The value of eurozone banks have collapsed by a third since markets touched their peak at the end of January, data showed on Wednesday, as another quarter of disappointing profits at Deutsche Bank dragged the region's sector down. European banks shares, which have never reclaimed their pre-financial crisis prices, have been the worst performing sector so far in the monetary block this year, down 26.5 percent as investors shed assets seen as most vulnerable to political upheaval.
"The fall is not justified by a similar drop in earnings," commented Farhad Moshiri, an analyst covering European banks at Alphavalue, arguing that political risk had a stronger negative impact than sector results. Still, Deutsche's bleak results and revenue forecast on Wednesday, which sent shares down 5 percent for their worst day since end-May, deepened the sector-wide rout.
The Spring political crisis in Italy and the following on-going row with the European Commission about the country's populist government's budget took a heavy toll, particularly on Italian banks.

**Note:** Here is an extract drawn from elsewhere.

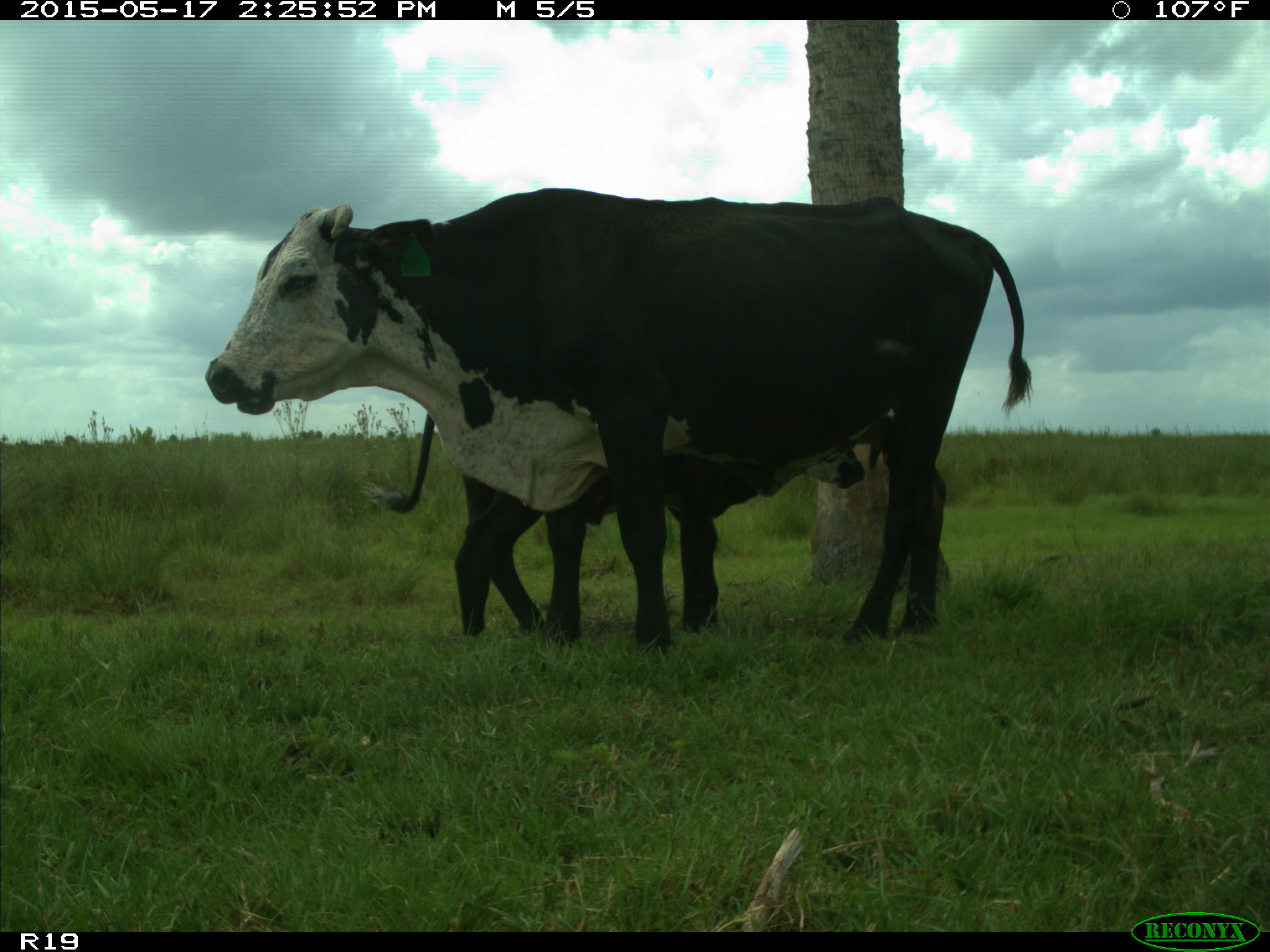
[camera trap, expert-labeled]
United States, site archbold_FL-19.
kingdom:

The latters are heavily exposed to Italian sovereign debt, which has shed value since the country decided to raise spending and put an end to years of fiscal prudence.

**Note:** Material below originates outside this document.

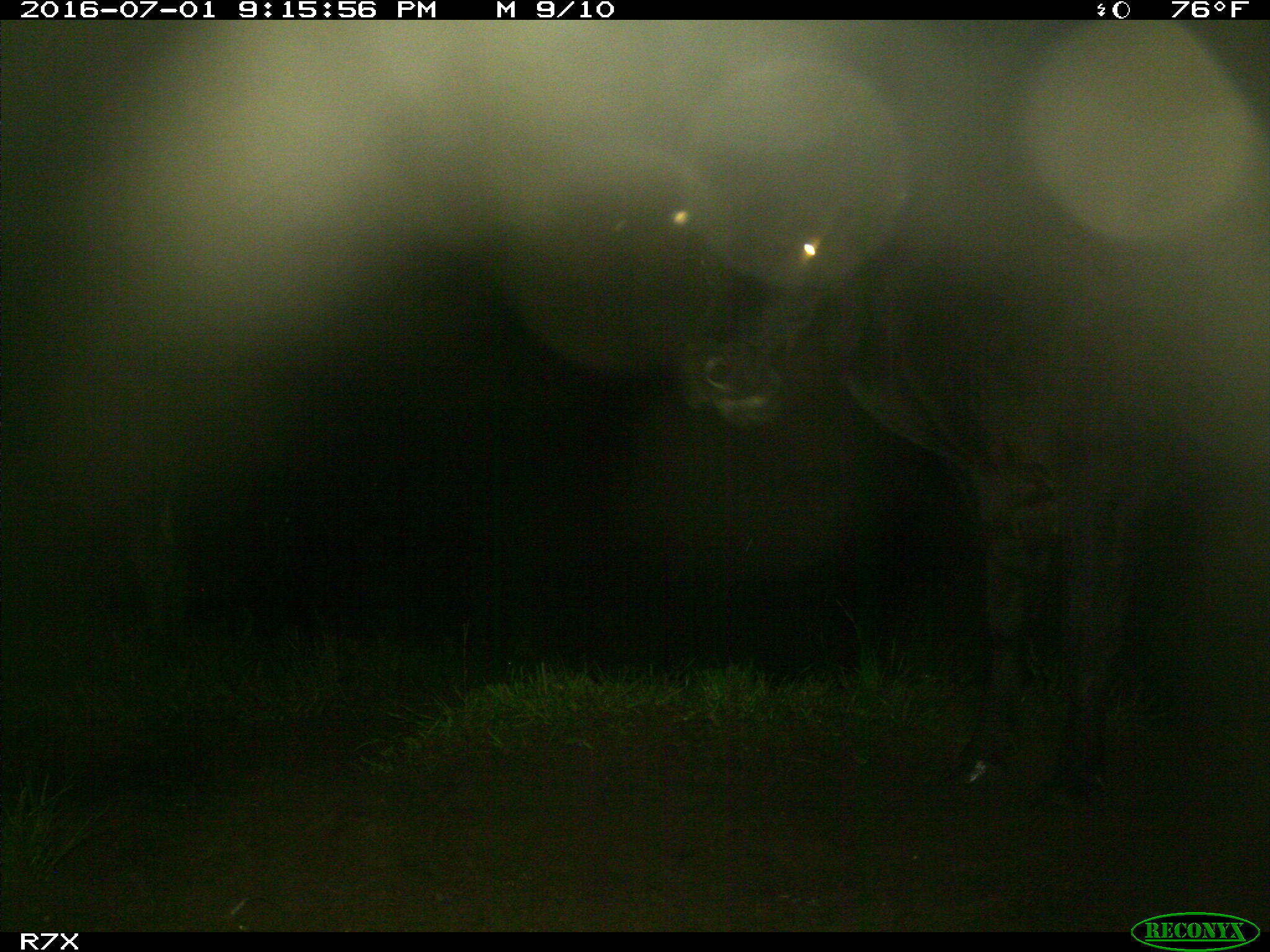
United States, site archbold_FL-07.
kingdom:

Slowing economic growth on the continent and elusive monetary normalisation, with a first interest rate hike by the European Central Bank (ECB) still far away, also weighed on stock prices.
A long series of compliance fiascos, the latest being the money laundering scandal at Denmark's largest bank, Danske Bank, have also made investors mistrustful and weary of remaining skeletons in the banks' coffers. Attracted by their low valuations and growing dividend yields, a number of fund managers have placed bets on a revival of European banks but without lasting success so far.